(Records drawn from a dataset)
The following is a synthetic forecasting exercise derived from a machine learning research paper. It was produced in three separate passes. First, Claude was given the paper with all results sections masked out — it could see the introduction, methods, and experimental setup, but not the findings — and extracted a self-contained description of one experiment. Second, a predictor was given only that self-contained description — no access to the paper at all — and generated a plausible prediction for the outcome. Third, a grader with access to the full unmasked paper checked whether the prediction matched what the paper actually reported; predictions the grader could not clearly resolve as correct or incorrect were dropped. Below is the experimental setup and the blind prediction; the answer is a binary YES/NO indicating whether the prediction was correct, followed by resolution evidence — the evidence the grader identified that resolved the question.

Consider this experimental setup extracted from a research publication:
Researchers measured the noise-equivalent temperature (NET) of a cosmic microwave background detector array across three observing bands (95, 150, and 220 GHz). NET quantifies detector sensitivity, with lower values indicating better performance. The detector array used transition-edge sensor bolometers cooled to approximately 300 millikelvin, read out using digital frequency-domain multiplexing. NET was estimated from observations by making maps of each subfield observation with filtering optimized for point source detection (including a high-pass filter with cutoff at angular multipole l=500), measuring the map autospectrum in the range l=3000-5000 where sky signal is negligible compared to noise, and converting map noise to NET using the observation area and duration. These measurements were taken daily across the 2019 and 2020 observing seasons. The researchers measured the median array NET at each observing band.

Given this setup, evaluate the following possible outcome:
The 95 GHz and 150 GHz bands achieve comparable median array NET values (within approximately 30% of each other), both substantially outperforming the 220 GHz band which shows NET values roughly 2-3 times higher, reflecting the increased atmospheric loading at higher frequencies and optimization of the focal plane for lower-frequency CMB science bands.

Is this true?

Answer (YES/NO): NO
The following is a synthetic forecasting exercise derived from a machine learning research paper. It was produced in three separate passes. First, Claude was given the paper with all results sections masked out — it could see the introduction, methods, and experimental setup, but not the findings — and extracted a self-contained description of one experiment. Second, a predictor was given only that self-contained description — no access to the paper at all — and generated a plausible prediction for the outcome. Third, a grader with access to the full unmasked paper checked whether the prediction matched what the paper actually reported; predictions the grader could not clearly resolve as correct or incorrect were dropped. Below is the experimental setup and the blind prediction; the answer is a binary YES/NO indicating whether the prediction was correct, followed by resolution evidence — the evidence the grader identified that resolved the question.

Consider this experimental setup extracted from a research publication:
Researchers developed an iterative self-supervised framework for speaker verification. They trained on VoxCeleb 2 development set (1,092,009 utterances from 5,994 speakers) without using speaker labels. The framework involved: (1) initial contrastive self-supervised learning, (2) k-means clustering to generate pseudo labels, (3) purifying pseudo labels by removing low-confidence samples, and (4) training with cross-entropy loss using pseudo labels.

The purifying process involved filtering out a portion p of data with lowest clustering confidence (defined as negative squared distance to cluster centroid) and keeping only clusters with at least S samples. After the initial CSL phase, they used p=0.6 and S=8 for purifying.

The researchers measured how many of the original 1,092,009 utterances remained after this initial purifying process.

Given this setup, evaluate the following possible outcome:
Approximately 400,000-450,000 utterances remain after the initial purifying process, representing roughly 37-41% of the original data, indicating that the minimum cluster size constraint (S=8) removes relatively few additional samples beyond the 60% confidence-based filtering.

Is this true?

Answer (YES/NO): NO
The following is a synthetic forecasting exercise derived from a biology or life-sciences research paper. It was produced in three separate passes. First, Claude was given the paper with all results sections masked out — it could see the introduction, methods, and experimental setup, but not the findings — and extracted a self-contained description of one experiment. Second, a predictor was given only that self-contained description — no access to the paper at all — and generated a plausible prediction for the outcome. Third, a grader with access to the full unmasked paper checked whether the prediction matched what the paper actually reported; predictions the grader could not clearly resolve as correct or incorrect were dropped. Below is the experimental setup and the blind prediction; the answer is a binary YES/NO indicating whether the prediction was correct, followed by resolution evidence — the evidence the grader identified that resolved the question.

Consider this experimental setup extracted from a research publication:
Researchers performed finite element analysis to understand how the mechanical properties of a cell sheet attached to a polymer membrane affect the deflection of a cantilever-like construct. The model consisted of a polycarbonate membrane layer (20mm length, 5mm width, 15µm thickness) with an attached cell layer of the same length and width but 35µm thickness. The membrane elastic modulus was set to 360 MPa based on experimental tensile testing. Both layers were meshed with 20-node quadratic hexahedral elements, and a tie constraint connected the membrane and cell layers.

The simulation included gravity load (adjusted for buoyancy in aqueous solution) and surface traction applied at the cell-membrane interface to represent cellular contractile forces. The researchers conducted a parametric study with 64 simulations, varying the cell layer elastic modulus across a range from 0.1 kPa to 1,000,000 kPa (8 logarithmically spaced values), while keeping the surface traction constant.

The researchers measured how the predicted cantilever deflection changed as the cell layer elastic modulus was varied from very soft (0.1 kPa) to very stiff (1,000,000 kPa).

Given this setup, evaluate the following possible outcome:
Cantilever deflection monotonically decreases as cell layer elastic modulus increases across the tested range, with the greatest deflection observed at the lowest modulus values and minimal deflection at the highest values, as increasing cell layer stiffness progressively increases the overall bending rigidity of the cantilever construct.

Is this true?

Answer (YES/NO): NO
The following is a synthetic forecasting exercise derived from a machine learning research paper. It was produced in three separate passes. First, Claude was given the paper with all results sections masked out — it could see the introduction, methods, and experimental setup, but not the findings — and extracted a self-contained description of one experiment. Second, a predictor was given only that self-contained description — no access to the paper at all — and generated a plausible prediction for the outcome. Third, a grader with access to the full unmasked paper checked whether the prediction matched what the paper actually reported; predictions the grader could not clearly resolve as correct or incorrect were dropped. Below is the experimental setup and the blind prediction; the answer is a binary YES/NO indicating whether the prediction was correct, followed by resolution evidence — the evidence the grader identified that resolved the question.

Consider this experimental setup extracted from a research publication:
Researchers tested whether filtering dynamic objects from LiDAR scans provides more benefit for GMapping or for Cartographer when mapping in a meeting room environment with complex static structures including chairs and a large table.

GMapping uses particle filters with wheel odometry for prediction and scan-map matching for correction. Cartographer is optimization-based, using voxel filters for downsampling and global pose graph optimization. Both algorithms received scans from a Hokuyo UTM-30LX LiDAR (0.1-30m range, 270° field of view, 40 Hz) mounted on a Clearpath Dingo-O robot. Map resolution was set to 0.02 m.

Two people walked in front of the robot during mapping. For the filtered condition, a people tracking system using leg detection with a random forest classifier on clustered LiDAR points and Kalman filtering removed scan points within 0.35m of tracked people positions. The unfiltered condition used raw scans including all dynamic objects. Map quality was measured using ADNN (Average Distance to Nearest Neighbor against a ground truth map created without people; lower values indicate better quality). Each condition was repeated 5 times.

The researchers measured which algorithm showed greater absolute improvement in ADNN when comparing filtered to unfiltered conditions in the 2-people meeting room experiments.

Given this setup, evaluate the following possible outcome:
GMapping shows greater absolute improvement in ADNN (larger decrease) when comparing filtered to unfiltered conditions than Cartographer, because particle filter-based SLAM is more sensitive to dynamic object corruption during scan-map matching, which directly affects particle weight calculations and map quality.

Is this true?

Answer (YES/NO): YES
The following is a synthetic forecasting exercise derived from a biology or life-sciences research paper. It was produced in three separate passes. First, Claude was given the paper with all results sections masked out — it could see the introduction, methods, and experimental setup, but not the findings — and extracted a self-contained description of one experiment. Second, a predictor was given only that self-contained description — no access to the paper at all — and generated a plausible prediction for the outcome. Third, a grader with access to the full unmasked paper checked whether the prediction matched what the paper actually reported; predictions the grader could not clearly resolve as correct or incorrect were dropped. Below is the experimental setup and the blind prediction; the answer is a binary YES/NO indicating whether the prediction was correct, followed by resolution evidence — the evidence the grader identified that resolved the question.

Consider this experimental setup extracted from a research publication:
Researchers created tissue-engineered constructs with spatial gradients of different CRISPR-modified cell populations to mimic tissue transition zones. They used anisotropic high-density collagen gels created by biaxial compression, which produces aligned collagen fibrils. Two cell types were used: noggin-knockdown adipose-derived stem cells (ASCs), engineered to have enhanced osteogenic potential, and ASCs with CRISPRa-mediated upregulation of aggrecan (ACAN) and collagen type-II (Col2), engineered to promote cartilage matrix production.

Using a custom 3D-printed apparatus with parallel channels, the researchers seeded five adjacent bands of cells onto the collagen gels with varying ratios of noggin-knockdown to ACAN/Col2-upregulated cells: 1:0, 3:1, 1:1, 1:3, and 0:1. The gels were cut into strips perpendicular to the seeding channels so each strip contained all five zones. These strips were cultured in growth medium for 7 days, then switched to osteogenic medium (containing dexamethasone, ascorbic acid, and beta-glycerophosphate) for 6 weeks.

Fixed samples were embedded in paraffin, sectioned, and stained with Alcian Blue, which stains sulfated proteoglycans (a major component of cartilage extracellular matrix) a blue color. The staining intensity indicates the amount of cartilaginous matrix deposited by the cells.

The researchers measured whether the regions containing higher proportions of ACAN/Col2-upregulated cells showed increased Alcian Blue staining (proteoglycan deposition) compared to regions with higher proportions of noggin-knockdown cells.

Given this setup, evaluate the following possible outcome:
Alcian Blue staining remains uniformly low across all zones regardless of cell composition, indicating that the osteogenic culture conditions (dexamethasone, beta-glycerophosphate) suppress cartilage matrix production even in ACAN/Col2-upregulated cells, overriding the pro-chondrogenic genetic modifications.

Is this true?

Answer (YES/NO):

### PROBLEM DETAILS
Every line above with the string "meeting" in it should be copied into the answer.

### ANSWER TO THE PROBLEM
Researchers tested whether filtering dynamic objects from LiDAR scans provides more benefit for GMapping or for Cartographer when mapping in a meeting room environment with complex static structures including chairs and a large table.
The researchers measured which algorithm showed greater absolute improvement in ADNN when comparing filtered to unfiltered conditions in the 2-people meeting room experiments.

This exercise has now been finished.